# start of Exercise inputs

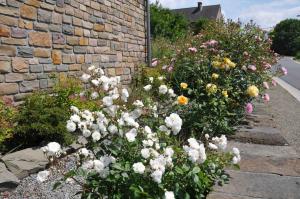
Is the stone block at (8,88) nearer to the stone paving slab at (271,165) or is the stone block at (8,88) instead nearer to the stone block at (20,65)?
the stone block at (20,65)

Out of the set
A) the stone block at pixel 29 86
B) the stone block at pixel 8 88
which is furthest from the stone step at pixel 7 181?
the stone block at pixel 29 86

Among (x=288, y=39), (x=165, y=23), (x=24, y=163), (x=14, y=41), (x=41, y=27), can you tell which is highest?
(x=288, y=39)

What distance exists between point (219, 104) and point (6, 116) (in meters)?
2.65

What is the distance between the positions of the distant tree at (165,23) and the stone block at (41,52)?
39.6ft

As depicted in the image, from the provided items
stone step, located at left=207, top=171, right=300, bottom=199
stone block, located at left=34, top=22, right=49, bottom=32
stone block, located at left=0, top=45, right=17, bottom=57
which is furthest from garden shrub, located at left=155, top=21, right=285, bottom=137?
stone block, located at left=0, top=45, right=17, bottom=57

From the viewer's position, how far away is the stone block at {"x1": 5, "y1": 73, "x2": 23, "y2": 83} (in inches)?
195

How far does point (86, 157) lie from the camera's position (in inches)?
92.7

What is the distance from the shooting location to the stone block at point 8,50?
4.86 m

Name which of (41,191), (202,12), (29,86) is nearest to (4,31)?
(29,86)

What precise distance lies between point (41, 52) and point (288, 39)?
5501 cm

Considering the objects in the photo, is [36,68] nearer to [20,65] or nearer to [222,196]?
[20,65]

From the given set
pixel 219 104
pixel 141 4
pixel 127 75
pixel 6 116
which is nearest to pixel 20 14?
pixel 6 116

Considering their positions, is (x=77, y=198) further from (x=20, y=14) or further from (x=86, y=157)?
(x=20, y=14)

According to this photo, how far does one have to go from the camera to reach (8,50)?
4961 mm
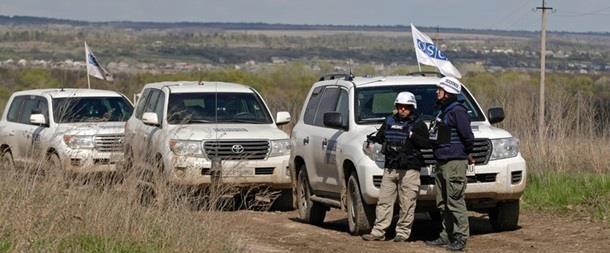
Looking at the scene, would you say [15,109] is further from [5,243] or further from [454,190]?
[5,243]

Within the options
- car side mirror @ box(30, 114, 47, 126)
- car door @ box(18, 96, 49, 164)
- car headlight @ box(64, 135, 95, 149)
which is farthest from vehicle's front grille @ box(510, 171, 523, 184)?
car side mirror @ box(30, 114, 47, 126)

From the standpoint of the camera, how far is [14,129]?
23.7 metres

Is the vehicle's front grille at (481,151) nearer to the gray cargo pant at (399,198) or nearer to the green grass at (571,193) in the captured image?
the gray cargo pant at (399,198)

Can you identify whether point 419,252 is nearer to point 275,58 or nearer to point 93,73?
point 93,73

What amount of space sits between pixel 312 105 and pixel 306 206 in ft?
4.42

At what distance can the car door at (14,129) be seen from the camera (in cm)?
2322

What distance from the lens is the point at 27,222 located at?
1162 cm

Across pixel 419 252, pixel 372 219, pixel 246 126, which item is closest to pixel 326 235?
pixel 372 219

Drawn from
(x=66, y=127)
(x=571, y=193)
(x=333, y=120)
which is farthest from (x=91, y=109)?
(x=571, y=193)

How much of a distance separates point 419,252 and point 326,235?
6.56 feet

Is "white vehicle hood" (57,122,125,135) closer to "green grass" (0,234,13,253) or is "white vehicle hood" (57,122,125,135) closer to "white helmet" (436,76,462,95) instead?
"white helmet" (436,76,462,95)

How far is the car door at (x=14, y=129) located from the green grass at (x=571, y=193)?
8.59 meters

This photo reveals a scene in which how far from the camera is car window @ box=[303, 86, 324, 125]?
1741cm

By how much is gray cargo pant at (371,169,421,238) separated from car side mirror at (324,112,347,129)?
1279 mm
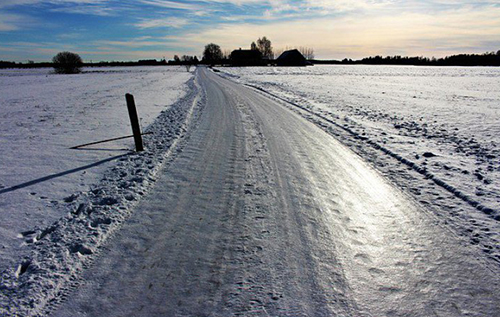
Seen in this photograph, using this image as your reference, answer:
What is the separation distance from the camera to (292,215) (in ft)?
12.3

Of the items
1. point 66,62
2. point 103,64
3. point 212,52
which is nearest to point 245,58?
point 212,52

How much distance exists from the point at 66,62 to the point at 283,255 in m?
75.7

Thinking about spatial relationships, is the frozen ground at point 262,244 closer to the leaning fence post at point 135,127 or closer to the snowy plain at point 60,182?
the snowy plain at point 60,182

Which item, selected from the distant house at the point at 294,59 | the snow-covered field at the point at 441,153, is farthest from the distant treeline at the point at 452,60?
the snow-covered field at the point at 441,153

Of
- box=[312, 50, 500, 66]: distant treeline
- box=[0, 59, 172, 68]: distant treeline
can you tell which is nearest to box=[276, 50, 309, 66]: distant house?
A: box=[312, 50, 500, 66]: distant treeline

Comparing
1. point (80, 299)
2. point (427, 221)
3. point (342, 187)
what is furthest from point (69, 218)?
point (427, 221)

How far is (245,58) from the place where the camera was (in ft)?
309

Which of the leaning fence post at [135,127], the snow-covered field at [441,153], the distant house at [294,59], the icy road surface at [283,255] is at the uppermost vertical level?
the distant house at [294,59]

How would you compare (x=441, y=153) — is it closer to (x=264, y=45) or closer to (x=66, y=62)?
(x=66, y=62)

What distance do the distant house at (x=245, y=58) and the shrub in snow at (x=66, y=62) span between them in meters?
48.8

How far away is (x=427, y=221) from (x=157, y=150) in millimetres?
5693

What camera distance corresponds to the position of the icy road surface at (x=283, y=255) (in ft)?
7.75

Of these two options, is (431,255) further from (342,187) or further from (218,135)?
(218,135)

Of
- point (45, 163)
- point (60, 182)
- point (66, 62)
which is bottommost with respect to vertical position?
point (60, 182)
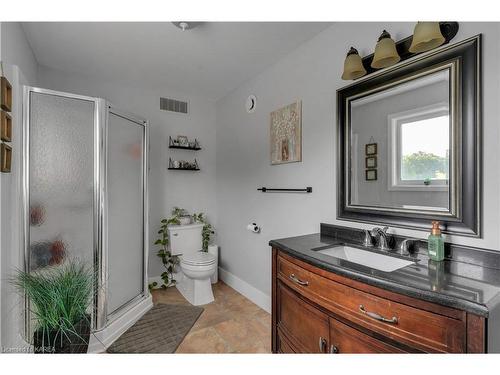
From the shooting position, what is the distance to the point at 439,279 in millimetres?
951

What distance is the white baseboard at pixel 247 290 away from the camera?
2.46m

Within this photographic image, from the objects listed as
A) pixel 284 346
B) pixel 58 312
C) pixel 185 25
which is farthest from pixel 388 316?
pixel 185 25

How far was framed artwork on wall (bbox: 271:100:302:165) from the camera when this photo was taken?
6.91 feet

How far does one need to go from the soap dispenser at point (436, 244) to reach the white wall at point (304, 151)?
0.30 ft

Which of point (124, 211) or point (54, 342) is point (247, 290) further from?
point (54, 342)

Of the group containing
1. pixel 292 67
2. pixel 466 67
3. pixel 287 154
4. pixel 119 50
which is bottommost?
pixel 287 154

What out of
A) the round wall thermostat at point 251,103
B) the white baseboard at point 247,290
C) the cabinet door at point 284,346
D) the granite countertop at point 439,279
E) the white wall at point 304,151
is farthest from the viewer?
the round wall thermostat at point 251,103

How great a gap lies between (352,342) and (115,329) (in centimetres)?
183

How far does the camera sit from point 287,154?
2.22m

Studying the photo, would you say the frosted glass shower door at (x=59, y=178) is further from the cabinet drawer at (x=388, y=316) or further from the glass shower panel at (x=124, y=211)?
the cabinet drawer at (x=388, y=316)

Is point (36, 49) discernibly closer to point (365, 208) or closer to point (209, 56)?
point (209, 56)

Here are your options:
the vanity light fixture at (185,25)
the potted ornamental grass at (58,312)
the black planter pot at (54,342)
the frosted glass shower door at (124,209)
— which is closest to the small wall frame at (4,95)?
the frosted glass shower door at (124,209)
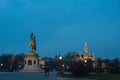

# end of Exercise inputs

**Prompt**
List every line of the entries above that contains the string "vertical", treating uppercase and lowercase as different.

**Complete answer**
Which of the leaning fence post at [135,127], the snow-covered field at [441,153], the distant house at [294,59], the icy road surface at [283,255] is at the uppermost vertical level?
which is bottommost with respect to vertical position?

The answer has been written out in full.